*Task statement*: Here are some entries; quote each one exactly.

*Records provided*:

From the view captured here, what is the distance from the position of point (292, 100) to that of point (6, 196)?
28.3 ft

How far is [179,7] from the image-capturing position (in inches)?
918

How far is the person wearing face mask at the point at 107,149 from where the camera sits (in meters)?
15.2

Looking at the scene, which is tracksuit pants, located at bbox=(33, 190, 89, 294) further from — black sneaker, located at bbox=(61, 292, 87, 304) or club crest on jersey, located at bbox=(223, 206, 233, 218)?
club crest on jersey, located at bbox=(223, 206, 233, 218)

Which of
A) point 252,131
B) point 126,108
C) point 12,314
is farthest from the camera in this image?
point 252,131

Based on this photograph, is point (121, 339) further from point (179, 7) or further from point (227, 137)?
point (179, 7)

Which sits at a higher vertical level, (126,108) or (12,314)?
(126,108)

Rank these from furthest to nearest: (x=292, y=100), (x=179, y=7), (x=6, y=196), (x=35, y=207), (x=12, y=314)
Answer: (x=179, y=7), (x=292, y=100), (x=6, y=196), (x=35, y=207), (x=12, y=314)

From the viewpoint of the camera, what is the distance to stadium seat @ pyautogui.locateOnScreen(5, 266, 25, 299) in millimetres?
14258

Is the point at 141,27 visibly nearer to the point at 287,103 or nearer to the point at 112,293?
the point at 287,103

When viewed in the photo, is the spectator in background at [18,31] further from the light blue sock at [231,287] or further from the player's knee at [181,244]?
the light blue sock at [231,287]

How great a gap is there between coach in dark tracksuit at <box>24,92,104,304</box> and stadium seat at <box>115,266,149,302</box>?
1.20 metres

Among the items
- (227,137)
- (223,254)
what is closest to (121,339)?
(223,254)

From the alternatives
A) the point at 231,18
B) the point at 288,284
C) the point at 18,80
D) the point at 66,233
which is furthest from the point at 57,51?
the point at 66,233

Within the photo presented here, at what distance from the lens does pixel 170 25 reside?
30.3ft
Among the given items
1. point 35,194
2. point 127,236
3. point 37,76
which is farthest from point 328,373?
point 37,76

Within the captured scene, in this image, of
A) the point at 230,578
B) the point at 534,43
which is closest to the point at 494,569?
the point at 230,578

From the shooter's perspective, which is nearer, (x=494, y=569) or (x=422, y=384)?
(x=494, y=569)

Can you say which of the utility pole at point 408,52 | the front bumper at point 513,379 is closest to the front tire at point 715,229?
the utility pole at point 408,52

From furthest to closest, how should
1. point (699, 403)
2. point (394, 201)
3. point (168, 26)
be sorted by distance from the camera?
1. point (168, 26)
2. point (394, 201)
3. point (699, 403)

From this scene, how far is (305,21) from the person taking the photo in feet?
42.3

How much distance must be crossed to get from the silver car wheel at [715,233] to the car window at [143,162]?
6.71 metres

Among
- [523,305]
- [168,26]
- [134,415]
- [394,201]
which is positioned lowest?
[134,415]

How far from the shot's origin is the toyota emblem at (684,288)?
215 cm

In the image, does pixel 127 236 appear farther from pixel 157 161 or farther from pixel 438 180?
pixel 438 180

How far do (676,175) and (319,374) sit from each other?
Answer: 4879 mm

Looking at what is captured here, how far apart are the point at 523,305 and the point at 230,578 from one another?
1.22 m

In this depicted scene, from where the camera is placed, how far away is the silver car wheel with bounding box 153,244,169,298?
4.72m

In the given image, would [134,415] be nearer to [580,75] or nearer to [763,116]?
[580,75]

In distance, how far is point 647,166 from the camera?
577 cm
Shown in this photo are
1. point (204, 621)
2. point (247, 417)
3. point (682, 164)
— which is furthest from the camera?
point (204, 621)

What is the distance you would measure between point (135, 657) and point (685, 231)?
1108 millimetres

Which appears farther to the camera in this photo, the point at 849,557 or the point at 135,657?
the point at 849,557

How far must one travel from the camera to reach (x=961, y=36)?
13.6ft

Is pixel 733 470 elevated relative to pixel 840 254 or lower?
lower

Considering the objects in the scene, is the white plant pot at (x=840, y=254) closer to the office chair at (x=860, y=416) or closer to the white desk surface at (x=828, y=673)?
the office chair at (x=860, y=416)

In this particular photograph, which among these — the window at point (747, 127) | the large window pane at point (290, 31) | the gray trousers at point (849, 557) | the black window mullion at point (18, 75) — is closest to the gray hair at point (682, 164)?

*Output of the task*:
From the view captured here, what is the distance from the position of point (292, 100) to that of point (6, 196)?
28.3 ft

How far is [179,7] from the image-capturing position (in inches)?
918

How far is the person wearing face mask at the point at 107,149 from where the camera sits (in meters)?
15.2

Looking at the scene, which is tracksuit pants, located at bbox=(33, 190, 89, 294) further from — black sneaker, located at bbox=(61, 292, 87, 304) or club crest on jersey, located at bbox=(223, 206, 233, 218)?
club crest on jersey, located at bbox=(223, 206, 233, 218)

Which of
A) point 252,131
B) point 126,108
C) point 12,314
is farthest from the camera in this image?
point 252,131

Based on this photograph, is point (121, 339) further from point (179, 7) or further from point (227, 137)?
point (179, 7)

Which sits at a higher vertical level, (126,108) or (12,314)?
(126,108)

Rank these from furthest to nearest: (x=292, y=100), (x=179, y=7), (x=6, y=196), (x=35, y=207), (x=12, y=314)
Answer: (x=179, y=7), (x=292, y=100), (x=6, y=196), (x=35, y=207), (x=12, y=314)

From the viewpoint of the camera, what is the distance to stadium seat @ pyautogui.locateOnScreen(5, 266, 25, 299) in millimetres?
14258

Is the point at 141,27 visibly nearer to the point at 287,103 or nearer to the point at 112,293?
the point at 287,103

When viewed in the photo, is the spectator in background at [18,31] further from the light blue sock at [231,287] or further from the player's knee at [181,244]?
the light blue sock at [231,287]

How great a gap is there between coach in dark tracksuit at <box>24,92,104,304</box> and stadium seat at <box>115,266,149,302</box>?
1.20 metres

Among the items
- (227,137)
- (223,254)
what is closest to (121,339)?
(223,254)

From the alternatives
A) the point at 231,18
B) the point at 288,284
C) the point at 18,80
D) the point at 66,233
which is furthest from the point at 57,51?
the point at 66,233

Within the photo presented here, at what distance from the lens does pixel 170 25 reside?
30.3ft
Among the given items
1. point 35,194
2. point 127,236
3. point 37,76
which is farthest from point 328,373?
point 37,76

Within the captured scene, in this image, of
A) the point at 230,578
B) the point at 534,43
which is closest to the point at 494,569?
the point at 230,578

From the shooter's perspective, which is nearer, (x=494, y=569) or (x=422, y=384)?
(x=494, y=569)

Can you say which of the utility pole at point 408,52 | the front bumper at point 513,379 is closest to the front tire at point 715,229?
the utility pole at point 408,52

From furthest to closest, how should
1. point (699, 403)
2. point (394, 201)
3. point (168, 26)
be sorted by distance from the camera?
1. point (168, 26)
2. point (394, 201)
3. point (699, 403)

From this scene, how far is (305,21) from the person taking the photo in feet?
42.3

How much distance must be crossed to get from the silver car wheel at [715,233] to the car window at [143,162]?
6.71 metres

Among
- [523,305]
- [168,26]
- [134,415]
- [394,201]
which is positioned lowest?
[134,415]

How far from the shot's origin is the toyota emblem at (684,288)?
215 cm

In the image, does pixel 127 236 appear farther from pixel 157 161 or farther from pixel 438 180?
pixel 438 180

How far do (676,175) and (319,374) sit from each other?
Answer: 4879 mm

Looking at what is captured here, how far apart are the point at 523,305 and the point at 230,578 from one another?
1.22 m

In this depicted scene, from where the camera is placed, how far away is the silver car wheel with bounding box 153,244,169,298?
4.72m

In the given image, would [134,415] be nearer to [580,75] or nearer to [763,116]?
[580,75]

In distance, how far is point 647,166 from the camera?
577 cm
Shown in this photo are
1. point (204, 621)
2. point (247, 417)
3. point (682, 164)
— which is furthest from the camera?
point (204, 621)

What is the distance you would measure between point (135, 657) and point (685, 231)?
1108 millimetres

Which appears farther to the camera in this photo, the point at 849,557 or the point at 135,657?
the point at 849,557

How far must one travel from the camera to reach (x=961, y=36)?
13.6ft

Is pixel 733 470 elevated relative to pixel 840 254 or lower?
lower

Considering the objects in the scene, is the white plant pot at (x=840, y=254) closer to the office chair at (x=860, y=416) or closer to the white desk surface at (x=828, y=673)?
the office chair at (x=860, y=416)

In this particular photograph, which among these — the window at point (747, 127) | the large window pane at point (290, 31) | the gray trousers at point (849, 557) | the black window mullion at point (18, 75) — is closest to the gray hair at point (682, 164)?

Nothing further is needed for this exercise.